Страница 63 из 81
ГЛАВА 15
Аллба носила на шее оберег в виде птицы. Она никогда его не снимала, даже когда мы с ней любились. Эта птица — ее спутница, объяснила она, и спросила, где же мой оберег. Мужчина должен носить оберег на веревке на шее, другой — под рукой, под мышкой.
— Ты такой смелый, что не боишься странствовать в одиночку? — спросила она. — Даже мой отец этого не делает.
Я решил, что она говорит об амулете, приносящем удачу, и обратил все в шутку, сказав, что у меня есть дюжина таких в моем тюке с товаром, а стало быть, меня хорошо охраняют.

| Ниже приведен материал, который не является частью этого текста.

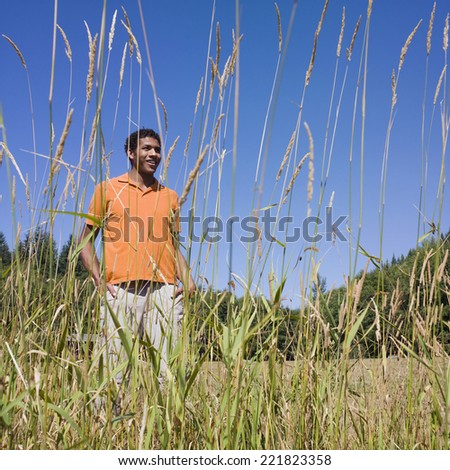 Mixed Race man in tall grass - stock photo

Это был один немногих случаев, когда Аллба на меня рассердилась. Она попросила меня не валять дурака.
Когда я спросил Рассу, отчего его дочь так разгневалась, он на вопрос мой ответил вопросом, помню ли я, где впервые встретился с его родом.

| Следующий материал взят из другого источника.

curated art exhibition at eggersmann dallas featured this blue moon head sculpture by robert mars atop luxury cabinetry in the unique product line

— Рыбалка в том месте стала очень плохой, — напомнил он мне. — Рыба ушла. Она была еще там, но ее там уже не было. Нам пришлось пойти туда, где другой сейд готов был принять наши жертвы.
— Как может рыба одновременно быть где-то и не быть?

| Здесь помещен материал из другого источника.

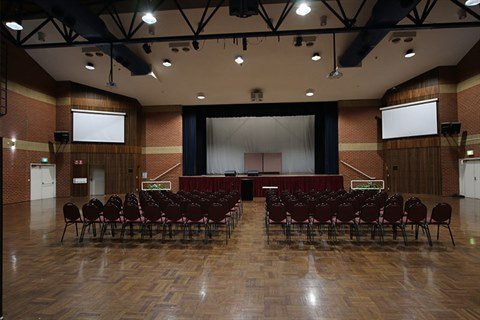 Interior shot of Bicentennial Hall looking towards the stage with seats arranged in theatre style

— Она ушла в сайво на свою реку. Я мог бы отправиться за ней, либо послать моего спутника умолить духа воды, который послал ее туда. Но если дух воды все еще был сердит, рыба могла и не вернуться.
Сайво, по словам Рассы, — это мир, который находится рядом с нашим собственным. Это отражение нашего мира, но более прочное, и в нем живут духи ушедших и спутники живых. Эти спутники приходят в наш мир как призраки, чтобы побыть с нами, а иногда и мы сами можем посетить сайво, но нам необходимы хранители-призраки, чтобы вести нас и защищать.
— Наши спутники — животные, не люди, — сказал Pacca, откладывая в сторону деревянную миску, которую вырезывал. — У каждого саами есть свой — у кого лиса, у кого рысь, у кого птица или какое другое животное. Когда мы рождаемся, бубен указывает нашим родителям, какое существо должно стать нашим сайво-спутником на всю жизнь. А бывает, что делается неправильный выбор, и тогда ребенок болеет либо с ним случается несчастье. Тогда мы просим бубен снова, и он называет нового спутника, более подходящего. Спутник Аллбы с младенчества — птица, чье изображение она носит.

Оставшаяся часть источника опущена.